In an investor call this morning, Luis Maroto, president and chief executive of Amadeus, and Ana de Pro, CFO, said revenue volumes should continue in the second half of 2013, even though there's no volume guarantee as part of the Expedia contract.
Amadeus is hoping to deepen its hare of business in Passenger Service Systems for airlines, such as its current client Norwegian, in light of Google ITA no longer pursuing PSS system sales to airlines (dropping its one client, Cape Air).
A quick overview:
Net revenue – Euro 1,595.1 million (up 5.7% y/y).
Adjusted profit – Euro 349.6 million (up 5.2% y/y).
EBITDA – Euro 645.9 million (up 6.3% y/y).
On the GDS side
Air travel agency bookings were up by 5.8% to Euro 233.1 million, which in turn drove revenue up 5%. North America was a big contributor to gains here.

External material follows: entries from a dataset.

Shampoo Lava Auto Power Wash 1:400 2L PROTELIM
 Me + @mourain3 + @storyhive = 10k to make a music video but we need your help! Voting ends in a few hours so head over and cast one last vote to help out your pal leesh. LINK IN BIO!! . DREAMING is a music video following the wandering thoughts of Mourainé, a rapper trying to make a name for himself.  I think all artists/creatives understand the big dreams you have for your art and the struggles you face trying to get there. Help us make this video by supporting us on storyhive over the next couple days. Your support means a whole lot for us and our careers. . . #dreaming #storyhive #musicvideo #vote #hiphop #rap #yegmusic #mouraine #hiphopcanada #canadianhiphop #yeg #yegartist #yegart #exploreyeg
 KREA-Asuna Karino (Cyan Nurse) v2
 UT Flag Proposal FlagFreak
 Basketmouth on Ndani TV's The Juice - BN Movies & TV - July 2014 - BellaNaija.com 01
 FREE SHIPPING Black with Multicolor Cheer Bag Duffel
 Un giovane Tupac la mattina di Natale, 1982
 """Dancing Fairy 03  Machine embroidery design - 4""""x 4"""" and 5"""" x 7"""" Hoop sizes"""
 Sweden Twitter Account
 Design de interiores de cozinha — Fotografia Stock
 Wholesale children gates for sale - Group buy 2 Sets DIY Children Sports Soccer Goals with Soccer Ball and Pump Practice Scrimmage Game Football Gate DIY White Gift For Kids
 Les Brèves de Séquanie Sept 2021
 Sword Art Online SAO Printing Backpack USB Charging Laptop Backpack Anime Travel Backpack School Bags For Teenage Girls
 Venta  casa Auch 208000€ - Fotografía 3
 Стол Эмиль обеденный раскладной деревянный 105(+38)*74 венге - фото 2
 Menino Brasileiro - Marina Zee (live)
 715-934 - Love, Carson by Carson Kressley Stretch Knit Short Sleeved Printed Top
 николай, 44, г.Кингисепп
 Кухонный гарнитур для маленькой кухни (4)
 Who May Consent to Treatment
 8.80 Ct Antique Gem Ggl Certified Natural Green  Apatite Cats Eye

Bookings (fees): Average booking fees and average transactional revenue per passenger booking were relatively flat in the first half of the year.
Bookings (pax): IT Solutions saw 9.7% more passengers boarded, totaling 284 million, due mainly to migrations from SAS, Cathay Pacific, and Singapore Airlines. The company says this is the important performance indicator for the IT Solutions group; the number of passengers boarded was 9.7% more than in the previous period a year earlier, leading to a gain in net revenue for IT Solutions to Euro 380 million (up 8% y/y).
Non-air – 31 million bookings (down slightly, y/y).
Debt: Trending down, and deleveraging will continue, mostly thanks to re-financing.